Thus began our 24-hour trip on the Qingzang Railway, one of the world’s modern wonders. Finished in 2006, it is an incredibly important and controversial development for a number of reasons. The most obvious is the facilitated connection of Lhasa and Xizang Autonomous Region in general to the rest of China, which can be seen as any mixture of enormous economic opportunity for Tibet, Beijing tightening its grip on the restive land, the facilitation of massive Han immigration to Tibet, and the opening of Tibet to the rest of China along with many other issues I am not astute enough to know or express. From an engineering standpoint the railway is a fascinating achievement. Over 500 km of its nearly 2,000 km length is on permafrost, the top layer of which melts during part of the year.
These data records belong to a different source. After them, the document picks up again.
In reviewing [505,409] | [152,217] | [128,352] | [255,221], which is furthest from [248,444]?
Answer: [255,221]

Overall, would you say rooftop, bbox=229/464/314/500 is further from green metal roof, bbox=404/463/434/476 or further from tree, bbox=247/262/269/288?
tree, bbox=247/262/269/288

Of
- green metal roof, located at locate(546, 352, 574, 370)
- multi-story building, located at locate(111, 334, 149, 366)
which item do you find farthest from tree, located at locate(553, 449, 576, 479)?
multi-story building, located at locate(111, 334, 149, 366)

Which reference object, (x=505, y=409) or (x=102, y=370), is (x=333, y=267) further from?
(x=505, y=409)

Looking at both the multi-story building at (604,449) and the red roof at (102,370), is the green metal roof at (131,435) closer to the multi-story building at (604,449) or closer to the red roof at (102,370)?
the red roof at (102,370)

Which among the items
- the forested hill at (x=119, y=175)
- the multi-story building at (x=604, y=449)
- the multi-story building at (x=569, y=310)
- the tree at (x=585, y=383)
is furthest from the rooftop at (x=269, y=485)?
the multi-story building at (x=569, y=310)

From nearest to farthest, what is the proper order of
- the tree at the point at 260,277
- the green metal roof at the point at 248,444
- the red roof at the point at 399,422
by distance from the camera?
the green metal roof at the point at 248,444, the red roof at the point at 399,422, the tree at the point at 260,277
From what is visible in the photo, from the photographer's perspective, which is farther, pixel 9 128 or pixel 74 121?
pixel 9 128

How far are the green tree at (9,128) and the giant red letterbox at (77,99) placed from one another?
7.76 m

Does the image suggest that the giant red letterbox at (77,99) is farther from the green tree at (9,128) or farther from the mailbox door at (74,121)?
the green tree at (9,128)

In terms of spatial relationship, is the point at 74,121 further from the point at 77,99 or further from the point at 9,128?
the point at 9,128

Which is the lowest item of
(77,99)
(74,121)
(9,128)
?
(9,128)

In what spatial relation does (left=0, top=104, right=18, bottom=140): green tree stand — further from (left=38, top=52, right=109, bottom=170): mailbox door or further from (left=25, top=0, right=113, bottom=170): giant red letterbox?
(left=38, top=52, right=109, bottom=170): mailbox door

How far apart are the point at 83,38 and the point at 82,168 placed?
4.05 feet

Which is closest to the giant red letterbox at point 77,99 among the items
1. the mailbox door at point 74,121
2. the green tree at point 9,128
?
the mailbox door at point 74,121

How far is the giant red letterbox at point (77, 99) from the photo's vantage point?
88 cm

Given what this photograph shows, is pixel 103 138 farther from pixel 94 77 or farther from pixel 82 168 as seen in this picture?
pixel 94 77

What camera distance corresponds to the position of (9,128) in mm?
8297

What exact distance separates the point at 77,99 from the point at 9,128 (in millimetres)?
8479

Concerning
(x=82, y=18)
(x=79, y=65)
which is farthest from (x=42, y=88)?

The railway passes through Tanggula Pass at 5,072 m above sea level, making it the world’s highest railway. As if this were not enough, the tracks run through the seismically active Kunlun Mountains. Oxygen tents where the workers could breathe easier were set up to prevent altitude sickness. I read that during the railway’s construction, the Chinese authorities put up propaganda slogans to inspire the workers: “Never Admit Defeat” and “Conquer Nature” were the most memorable.
The railway is a must for anyone visiting Tibet for the above reasons as well as two more important ones: its enchanting scenery and its role in mitigating the effects of altitude sickness. My heart leaped with awe many times during the twelve or so hours of daylight we were awarded on the journey, and I wish my camera did not have to contend with the moving platform and snapping through smudgy glass to capture barren wastelands, mountains that looked straight out of Final Fantasy and herd after herd of wild yaks. Altitude sickness is something that any traveler to a place higher than 2,000 m should consider. Lhasa’s altitude is 3,490 m and most of the tourist areas in the surrounding area are higher, some as high as 5,000 m. Although it would be ideal to ascend 500 m every two days, starting at Xining’s 2,275 m and taking 24 hours to settle over 1 km higher is better than flying straight from sea level to Lhasa.
The following image was my favorite mountain on the railway. I wish we had passed much closer. It seemed to me to be a roadway leading to the heavens. Someday I hope to climb this mountain.
After the sun came to rest in the West, there was not much to do except read and chat. I read halfway through Cormac McCarthy’s “The Road” and drifted off while Swathish played Dire Straits and Queen from his phone. In the morning I awoke a bit later than the others, but the sun was only about one hour awake itself. Here we traversed the permafrost portion of the railway, having passed into Xizang during the dark hours of the morning. Whilst asleep my mouth dried out more than I ever recall, due to the rising altitude and resultant dehydration. I chugged a 1.5 liter bottle of water and got some breakfast, then I took a few pictures.
Most of the day I spent reading and sitting by the window, enjoying the beautiful endless landscape. While I sat in the corridor, a woman from the group of Koreans neighboring our compartment sat across from me. She spoke good English and claimed to be “from LA,” but I think she had just lived there for a while at some point in her life. When I asked what they were going to do in Tibet, she quickly glanced around and then did a short hands-together praying motion. I surmised that they were a group of evangelicals visiting Tibet for the stated purpose of tourism, but were really going to proselytize, which she practiced on me after twenty minutes of idle conversation.
Spaced out approximately every fifty kilometers or so (by my baseless estimation) was a tiny outpost tent made of thick thermal blanket material, situated a couple dozen meters from the track. Each one flew a modest-sized PRC flag and was staffed by a single soldier, who saluted the train as it passed. I noticed one such outpost for every settlement in Tibet, even hamlets of only ten dwellings. Paranoia strikes deep.